Janko Puls (photo: Kate Puls)
When I moved to New York as a journalist in 2006, I set out right away to explore my new home, workplace, and playground. Mapping my personal city in photos and stories gave me a way to solidify my impressions and share them with readers, friends and family. I was excited to place the quintessential architecture and famous parks in context, and to learn the lay of the city I thought I knew so well from TV, movies, and literature.

But something surprised me. Whenever I walked the streets with my wife, a born and raised Manhattanite, she would say “this used to be here, that used to be there.” I sometimes found that vexing, since I wanted to discover today’s city, not one from the past. But she was right, New York was disappearing: Suddenly I knew more vanished places then than actually existing ones. Luckily, greedy real estate developers replenished quickly what was left of our fair city — at times with something better, often with something worse. Within a few months, I was singing along with my wife’s lamentations. It was when I noticed that, I suppose, that I really became a New Yorker.

Berenice Abbott masterfully captured the essence of the ever-molting city in her 1939 photo book Changing New York. She may have chronicled one of the most active periods of the city’s transformation, but the city’s permanent self-renewal continues at an incredible pace. As O. Henry quipped several decades before Abbott’s photo book, “It'll be a great place if they ever finish it.” Hopefully they never will.

The photographs in this book were taken between 2008 and 2014. But New York is an ever changing place, which means that some of the locales  here might appear different today. My approach, in short, is to try to catch the essence of a place or situation to let things speak for themselves. An architectural detail for example can tell so much about the spirit in which a building was planned, the intentions and the attitude. Sometimes I encircle my object for months before I connect, at other times I see it all coming together in a snap. There is no staging, I prefer available light. But this isn’t photojournalism or documentary photography. Through these images, I see and absorb, interpret and translate, and eventually create and map my very own city. Energy, diversity, beauty, craziness and sheer size lured me in like millions before me. John Steinbeck explains it best: 

New York is an ugly city, a dirty city. Its climate is a scandal, its politics are used to frighten children, its traffic is madness, its competition is murderous. But once you have lived in New York and it has become your home no place else is good enough!”*

On one level, then, this book is my personal map of the city, highlighting some of the sights I find meaningful and noteworthy. I chose not to create yet another city guide nor to cover the complete urbanscape, but to share with you my New York. 

It’s All About the Game

I would like to take you on a trip through the five boroughs, over a time span from 1524 to 2014. Don’t worry, it won’t take that long, and it’s not a history lesson either. Instead, I have made it into a game.

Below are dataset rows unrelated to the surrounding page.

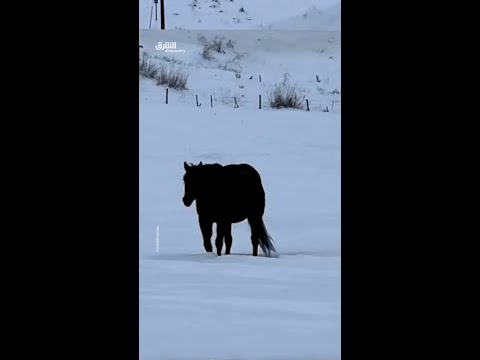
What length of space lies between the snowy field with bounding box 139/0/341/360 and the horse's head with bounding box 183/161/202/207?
26 millimetres

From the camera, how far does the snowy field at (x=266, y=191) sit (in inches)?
148

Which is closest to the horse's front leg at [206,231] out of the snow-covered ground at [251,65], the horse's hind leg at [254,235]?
the horse's hind leg at [254,235]

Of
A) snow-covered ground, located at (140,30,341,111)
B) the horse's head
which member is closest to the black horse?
the horse's head

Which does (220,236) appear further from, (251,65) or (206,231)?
(251,65)

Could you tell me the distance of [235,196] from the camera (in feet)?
14.2

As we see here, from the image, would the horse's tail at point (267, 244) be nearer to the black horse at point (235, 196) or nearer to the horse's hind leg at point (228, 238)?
the black horse at point (235, 196)

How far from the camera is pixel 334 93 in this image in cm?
405

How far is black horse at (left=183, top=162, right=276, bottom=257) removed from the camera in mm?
4098
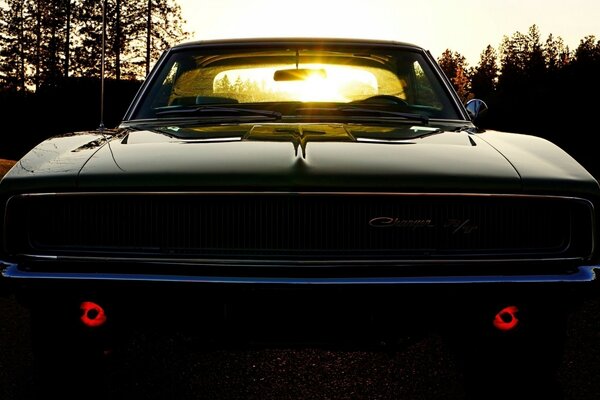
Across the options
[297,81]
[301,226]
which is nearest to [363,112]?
[297,81]

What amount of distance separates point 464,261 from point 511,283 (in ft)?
0.53

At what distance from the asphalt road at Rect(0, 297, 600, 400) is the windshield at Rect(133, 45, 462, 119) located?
1.18 metres

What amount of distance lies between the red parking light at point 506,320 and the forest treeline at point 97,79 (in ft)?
61.7

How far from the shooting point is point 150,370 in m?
4.04

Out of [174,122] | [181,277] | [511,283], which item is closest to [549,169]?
[511,283]

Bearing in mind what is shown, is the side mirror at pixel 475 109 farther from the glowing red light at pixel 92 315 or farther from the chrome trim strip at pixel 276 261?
the glowing red light at pixel 92 315

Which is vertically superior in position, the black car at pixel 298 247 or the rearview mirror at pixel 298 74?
the rearview mirror at pixel 298 74

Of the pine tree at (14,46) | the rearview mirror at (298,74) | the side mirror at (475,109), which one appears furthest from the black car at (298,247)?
the pine tree at (14,46)

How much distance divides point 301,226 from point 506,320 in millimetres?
758

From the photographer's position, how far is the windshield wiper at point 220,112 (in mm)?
3947

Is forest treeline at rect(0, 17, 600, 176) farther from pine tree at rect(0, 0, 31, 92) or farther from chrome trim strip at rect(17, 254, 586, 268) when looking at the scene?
chrome trim strip at rect(17, 254, 586, 268)

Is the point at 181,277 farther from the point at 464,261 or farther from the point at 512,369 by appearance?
the point at 512,369

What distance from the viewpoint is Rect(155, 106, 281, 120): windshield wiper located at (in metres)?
3.95

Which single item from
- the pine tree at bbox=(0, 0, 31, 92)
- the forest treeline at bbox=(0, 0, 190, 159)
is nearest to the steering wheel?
the forest treeline at bbox=(0, 0, 190, 159)
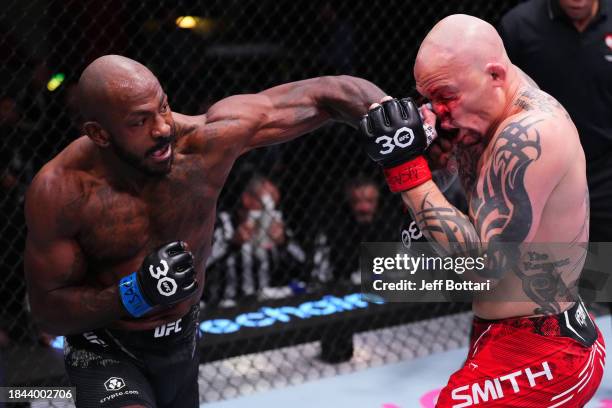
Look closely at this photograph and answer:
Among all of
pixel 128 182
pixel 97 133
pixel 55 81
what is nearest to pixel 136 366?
pixel 128 182

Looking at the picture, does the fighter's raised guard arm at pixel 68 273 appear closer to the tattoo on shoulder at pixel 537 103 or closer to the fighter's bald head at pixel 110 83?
the fighter's bald head at pixel 110 83

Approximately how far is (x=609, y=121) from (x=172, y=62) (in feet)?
5.40

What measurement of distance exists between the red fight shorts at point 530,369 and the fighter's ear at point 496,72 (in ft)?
1.47

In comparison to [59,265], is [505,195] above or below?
above

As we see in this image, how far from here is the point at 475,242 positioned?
61.7 inches

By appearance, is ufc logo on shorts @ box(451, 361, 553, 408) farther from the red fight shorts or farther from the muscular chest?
the muscular chest

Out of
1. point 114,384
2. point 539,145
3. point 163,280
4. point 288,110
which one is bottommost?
point 114,384

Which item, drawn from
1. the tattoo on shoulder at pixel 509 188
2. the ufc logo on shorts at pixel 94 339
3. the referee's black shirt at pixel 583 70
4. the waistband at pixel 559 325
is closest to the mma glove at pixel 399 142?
the tattoo on shoulder at pixel 509 188

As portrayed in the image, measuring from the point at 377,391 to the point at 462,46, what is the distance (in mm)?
1760

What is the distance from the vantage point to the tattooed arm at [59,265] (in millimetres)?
1789

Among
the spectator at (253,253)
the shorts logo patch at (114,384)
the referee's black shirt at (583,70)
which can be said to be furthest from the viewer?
the spectator at (253,253)

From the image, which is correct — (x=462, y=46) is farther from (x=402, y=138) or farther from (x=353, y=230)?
(x=353, y=230)

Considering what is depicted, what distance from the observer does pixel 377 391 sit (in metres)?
3.06

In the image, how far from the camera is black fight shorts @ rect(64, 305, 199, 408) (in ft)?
6.05
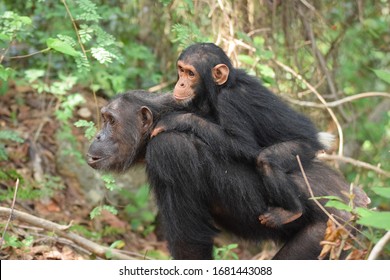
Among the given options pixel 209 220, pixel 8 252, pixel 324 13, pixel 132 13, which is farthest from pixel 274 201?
pixel 132 13

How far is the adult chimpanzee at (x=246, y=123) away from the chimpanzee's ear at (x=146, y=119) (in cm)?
A: 27

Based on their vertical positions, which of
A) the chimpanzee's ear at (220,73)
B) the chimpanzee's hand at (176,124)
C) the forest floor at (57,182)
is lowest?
the forest floor at (57,182)

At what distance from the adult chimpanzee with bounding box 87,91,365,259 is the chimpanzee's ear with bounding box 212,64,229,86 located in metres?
0.54

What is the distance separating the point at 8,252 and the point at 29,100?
3975mm

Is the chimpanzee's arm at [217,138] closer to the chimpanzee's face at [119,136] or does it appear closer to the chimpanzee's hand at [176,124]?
the chimpanzee's hand at [176,124]

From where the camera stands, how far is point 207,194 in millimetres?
5898

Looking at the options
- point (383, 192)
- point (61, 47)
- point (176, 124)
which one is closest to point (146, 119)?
point (176, 124)

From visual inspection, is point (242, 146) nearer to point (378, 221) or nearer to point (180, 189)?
point (180, 189)

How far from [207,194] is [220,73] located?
107 cm

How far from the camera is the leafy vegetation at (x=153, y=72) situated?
27.4ft

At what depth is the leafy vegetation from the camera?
8.35 metres

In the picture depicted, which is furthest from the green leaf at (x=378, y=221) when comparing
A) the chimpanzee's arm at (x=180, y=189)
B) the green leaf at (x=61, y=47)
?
the green leaf at (x=61, y=47)

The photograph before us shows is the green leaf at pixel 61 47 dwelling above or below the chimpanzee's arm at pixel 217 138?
above

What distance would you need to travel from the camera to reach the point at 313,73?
9.21 m
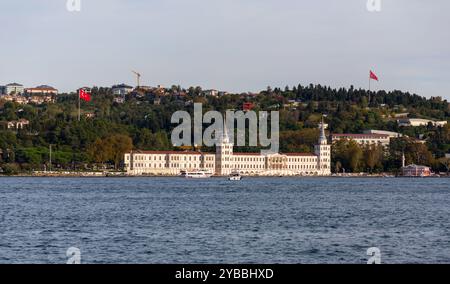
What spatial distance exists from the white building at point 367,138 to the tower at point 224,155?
22.9m

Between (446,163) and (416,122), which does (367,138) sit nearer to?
(446,163)

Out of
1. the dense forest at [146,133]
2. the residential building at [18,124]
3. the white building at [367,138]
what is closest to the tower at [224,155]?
the dense forest at [146,133]

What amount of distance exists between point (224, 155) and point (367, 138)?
103 feet

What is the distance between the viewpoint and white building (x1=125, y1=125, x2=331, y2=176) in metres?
140

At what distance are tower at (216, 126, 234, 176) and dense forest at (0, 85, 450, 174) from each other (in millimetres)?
6735

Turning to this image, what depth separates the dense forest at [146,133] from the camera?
436 feet

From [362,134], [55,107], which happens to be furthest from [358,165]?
[55,107]

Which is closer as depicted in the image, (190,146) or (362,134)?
(190,146)

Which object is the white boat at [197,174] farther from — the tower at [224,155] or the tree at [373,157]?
the tree at [373,157]

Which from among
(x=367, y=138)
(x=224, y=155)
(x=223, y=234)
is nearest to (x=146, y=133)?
(x=224, y=155)

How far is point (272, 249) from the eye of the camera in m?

 The fact that cities, wherever they are, change over time is what makes them such interesting places. But in the City So Nice They Named It Twice — New York, NY — clocks seem to tick a bit faster than elsewhere, and the speed of change that results makes it really exciting. Because it appears so often in TV, movies, and literature everybody knows New York more or less, and even if you live here this change means nobody will ever know everything about it. But for what I have in mind for you, venerated reader, it doesn’t matter whether you live here now or have never even visited before. That you love this place is obvious by the fact that you are looking at this book. My challenge to you is: Do you really know this city you think you know?  In your time here have you ever stumbled upon wild parrots or a space rocket, marching elephants or an Egyptian obelisk, a Lenin statue or Peter Stuyvesant’s peg leg? Here is a proposal: Let’s play a game and see how many of the locations you can guess. Nearly all of them are well known, but when I put this book together, I decided not to go the obvious route. Instead, I have included photos taken from unusual angles, or ones that give you just a hint about the location through an easily overlooked detail. 

The last thing I want is to frustrate you, so if you really can’t nail down a location in a photo, just look it up on the map. Or use the index, that gives you the proper address and beckons with some tidbit about the location you might have known or not. Just don’t spoil the fun for yourself — don’t give up too quickly.  If you want to see these places yourself, grab the map and start walking. I chose to include only photos from locations that are publicly accessible at no cost. No heroic efforts were necessary to take these images, only a few of which are of interiors. Some sites are easy to locate even for a visitor, while others are likely to challenge even the most sharp-eyed denizen. In any case, you will have fun with this book and you may just learn something new on the way. 

I’m hoping, in fact, that solving these visual conundrums will inspire you to explore the city in more depth, and in your own fashion. Use the map in the back to put together your own itinerary, whether it’s populated by photos, drawings, music or words. Create your own map of this wonderful city. I’ll continue to draw mine as I walk the city streets with my wife in a state of belonging and constant discovery.

Janko Puls, 2014

* John Steinbeck, “Autobiography: Making of a New Yorker,” New York Times Magazine, 102 (1 Feb 1953): 26–27, 66–67.